Dept of Physics, Ryerson University, Toronto, ON, Canada.
A. Moslemi and K. Kontogianni are co-first authors.
Eur Respir J. 2022 Sep 22;60(3). doi: 10.1183/13993003.03078-2021. Print 2022 Sep.
There are similarities and differences between chronic obstructive pulmonary disease (COPD) and asthma patients in terms of computed tomography (CT) disease-related features. Our objective was to determine the optimal subset of CT imaging features for differentiating COPD and asthma using machine learning.
COPD and asthma patients were recruited from Heidelberg University Hospital (Heidelberg, Germany). CT was acquired and 93 features were extracted: percentage of low-attenuating area below -950 HU (LAA), low-attenuation cluster (LAC) total hole count, estimated airway wall thickness for an idealised airway with an internal perimeter of 10 mm (Pi10), total airway count (TAC), as well as airway inner/outer perimeters/areas and wall thickness for each of five segmental airways, and the average of those five airways. Hybrid feature selection was used to select the optimum number of features, and support vector machine learning was used to classify COPD and asthma.
95 participants were included (n=48 COPD and n=47 asthma); there were no differences between COPD and asthma for age (p=0.25) or forced expiratory volume in 1 s (p=0.31). In a model including all CT features, the accuracy and F1 score were 80% and 81%, respectively.
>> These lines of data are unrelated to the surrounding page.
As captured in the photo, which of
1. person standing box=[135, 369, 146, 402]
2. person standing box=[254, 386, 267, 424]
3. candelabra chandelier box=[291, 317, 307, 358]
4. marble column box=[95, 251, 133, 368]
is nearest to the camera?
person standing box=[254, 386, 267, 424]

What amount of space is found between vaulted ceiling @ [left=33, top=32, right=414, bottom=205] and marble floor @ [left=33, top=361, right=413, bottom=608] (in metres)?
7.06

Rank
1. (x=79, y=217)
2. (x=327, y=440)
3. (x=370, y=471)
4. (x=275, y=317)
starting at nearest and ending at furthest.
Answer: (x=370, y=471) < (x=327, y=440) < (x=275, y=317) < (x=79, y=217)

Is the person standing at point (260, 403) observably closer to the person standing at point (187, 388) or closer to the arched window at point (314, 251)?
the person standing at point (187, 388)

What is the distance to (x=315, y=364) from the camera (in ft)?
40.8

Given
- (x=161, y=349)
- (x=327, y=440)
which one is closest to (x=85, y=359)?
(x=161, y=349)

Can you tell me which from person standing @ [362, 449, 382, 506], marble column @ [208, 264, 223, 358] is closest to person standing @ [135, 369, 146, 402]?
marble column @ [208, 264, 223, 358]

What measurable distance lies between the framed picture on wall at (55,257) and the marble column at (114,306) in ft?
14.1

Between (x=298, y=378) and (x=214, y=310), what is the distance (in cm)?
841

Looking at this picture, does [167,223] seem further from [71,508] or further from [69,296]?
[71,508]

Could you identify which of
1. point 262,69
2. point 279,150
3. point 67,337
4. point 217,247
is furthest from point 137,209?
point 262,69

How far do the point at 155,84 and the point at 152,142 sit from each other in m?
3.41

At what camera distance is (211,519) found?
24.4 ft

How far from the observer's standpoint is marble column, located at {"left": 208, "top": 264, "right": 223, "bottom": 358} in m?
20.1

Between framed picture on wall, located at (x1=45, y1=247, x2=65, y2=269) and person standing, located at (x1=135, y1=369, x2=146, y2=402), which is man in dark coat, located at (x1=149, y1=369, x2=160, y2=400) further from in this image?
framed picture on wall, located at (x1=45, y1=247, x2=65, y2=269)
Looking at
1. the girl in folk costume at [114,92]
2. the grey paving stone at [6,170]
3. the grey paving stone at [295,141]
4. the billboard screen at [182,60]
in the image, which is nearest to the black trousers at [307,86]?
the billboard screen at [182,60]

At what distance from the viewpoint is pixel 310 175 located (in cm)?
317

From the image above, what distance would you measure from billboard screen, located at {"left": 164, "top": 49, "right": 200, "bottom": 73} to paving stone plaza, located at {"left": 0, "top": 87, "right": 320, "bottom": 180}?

The top features were: LAA, outer airway perimeter, inner airway perimeter, TAC, outer airway area RB1, inner airway area RB1 and LAC total hole count. In the model with only CT airway features, the accuracy and F1 score were 66% and 68%, respectively. The top features were: inner airway area RB1, outer airway area LB1, outer airway perimeter, inner airway perimeter, Pi10, TAC, airway wall thickness RB1 and TAC LB10.
COPD and asthma can be differentiated using machine learning with moderate-to-high accuracy by a subset of only seven CT features.
慢性阻塞性肺疾病(COPD)和哮喘患者在 CT 疾病相关特征方面既有相似之处,也有不同之处。我们的目标是使用机器学习确定区分 COPD 和哮喘的 CT 成像特征的最佳子集。
从德国海德堡大学医院(海德堡)招募 COPD 和哮喘患者。采集 CT 并提取 93 个特征:-950 HU 以下低衰减区域的百分比(LAA)、低衰减簇(LAC)总孔计数、内周长为 10mm(Pi10)的理想气道的估计气道壁厚度、总气道计数(TAC)、以及五个节段气道的每个气道的内/外周长/面积和壁厚度,以及这五个气道的平均值。混合特征选择用于选择最佳特征数量,并使用支持向量机学习对 COPD 和哮喘进行分类。
纳入 95 名参与者(n=48 例 COPD 和 n=47 例哮喘);COPD 和哮喘在年龄(p=0.25)或 1 秒用力呼气量(p=0.31)方面无差异。在包含所有 CT 特征的模型中,准确性和 F1 评分分别为 80%和 81%。最重要的特征是:LAA、外气道周长、内气道周长、TAC、外气道面积 RB1、内气道面积 RB1 和 LAC 总孔计数。在仅包含 CT 气道特征的模型中,准确性和 F1 评分分别为 66%和 68%。最重要的特征是:内气道面积 RB1、外气道面积 LB1、外气道周长、内气道周长、Pi10、TAC、气道壁厚度 RB1 和 TAC LB10。
使用机器学习,仅通过一组七个 CT 特征即可以中等至高度的准确性区分 COPD 和哮喘。